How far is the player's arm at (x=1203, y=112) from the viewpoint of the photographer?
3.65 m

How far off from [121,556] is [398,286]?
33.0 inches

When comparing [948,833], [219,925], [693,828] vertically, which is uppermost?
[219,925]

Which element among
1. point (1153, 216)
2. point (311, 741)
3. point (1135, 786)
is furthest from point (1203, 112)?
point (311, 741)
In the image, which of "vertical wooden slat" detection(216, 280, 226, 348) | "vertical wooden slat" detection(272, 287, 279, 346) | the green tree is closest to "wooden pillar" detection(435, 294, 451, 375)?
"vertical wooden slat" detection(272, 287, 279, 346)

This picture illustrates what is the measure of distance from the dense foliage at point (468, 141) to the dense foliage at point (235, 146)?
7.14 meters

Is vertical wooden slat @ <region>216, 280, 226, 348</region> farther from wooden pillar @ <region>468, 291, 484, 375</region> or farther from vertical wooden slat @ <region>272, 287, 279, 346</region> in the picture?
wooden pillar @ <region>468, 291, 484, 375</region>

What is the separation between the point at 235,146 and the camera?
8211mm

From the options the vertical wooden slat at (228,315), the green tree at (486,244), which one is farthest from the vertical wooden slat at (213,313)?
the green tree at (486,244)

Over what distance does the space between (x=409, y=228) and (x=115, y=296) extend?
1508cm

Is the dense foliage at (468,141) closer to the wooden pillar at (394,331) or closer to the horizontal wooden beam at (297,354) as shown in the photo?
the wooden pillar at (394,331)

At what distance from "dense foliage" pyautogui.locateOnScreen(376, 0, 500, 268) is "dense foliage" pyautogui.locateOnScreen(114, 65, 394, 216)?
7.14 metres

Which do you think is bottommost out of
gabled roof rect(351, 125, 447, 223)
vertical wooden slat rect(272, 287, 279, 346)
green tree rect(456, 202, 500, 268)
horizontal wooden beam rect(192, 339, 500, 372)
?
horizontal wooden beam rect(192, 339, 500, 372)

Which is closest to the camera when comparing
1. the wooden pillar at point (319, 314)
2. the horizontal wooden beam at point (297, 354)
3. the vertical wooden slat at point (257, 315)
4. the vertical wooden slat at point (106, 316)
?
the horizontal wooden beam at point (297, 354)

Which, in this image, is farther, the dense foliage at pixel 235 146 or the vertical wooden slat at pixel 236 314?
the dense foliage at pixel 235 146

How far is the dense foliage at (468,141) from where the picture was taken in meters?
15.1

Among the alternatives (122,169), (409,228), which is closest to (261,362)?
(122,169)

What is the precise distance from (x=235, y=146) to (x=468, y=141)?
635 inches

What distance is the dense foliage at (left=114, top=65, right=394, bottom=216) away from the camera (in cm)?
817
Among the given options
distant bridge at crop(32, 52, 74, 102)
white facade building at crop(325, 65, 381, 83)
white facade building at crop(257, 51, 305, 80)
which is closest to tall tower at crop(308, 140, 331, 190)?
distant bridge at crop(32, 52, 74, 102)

Your instructions: Can you give the material again from the line containing "Which, in this" through the end, changing "white facade building" to "pale-fronted building" and leaving everything else unchanged?

Full output:
Which, in this image, is farther, the dense foliage at pixel 235 146 or the vertical wooden slat at pixel 236 314?
the dense foliage at pixel 235 146

How far is the dense foliage at (468,141) from where the picture was taken in meters?
15.1

Among the alternatives (122,169), (409,228), which is closest to (261,362)?
(122,169)

What is the precise distance from (x=235, y=146) to (x=468, y=141)?
635 inches

What distance is the dense foliage at (left=114, top=65, right=394, bottom=216) away from the camera (in cm)?
817
Among the given options
distant bridge at crop(32, 52, 74, 102)
pale-fronted building at crop(325, 65, 381, 83)
pale-fronted building at crop(257, 51, 305, 80)
which is closest to tall tower at crop(308, 140, 331, 190)?
distant bridge at crop(32, 52, 74, 102)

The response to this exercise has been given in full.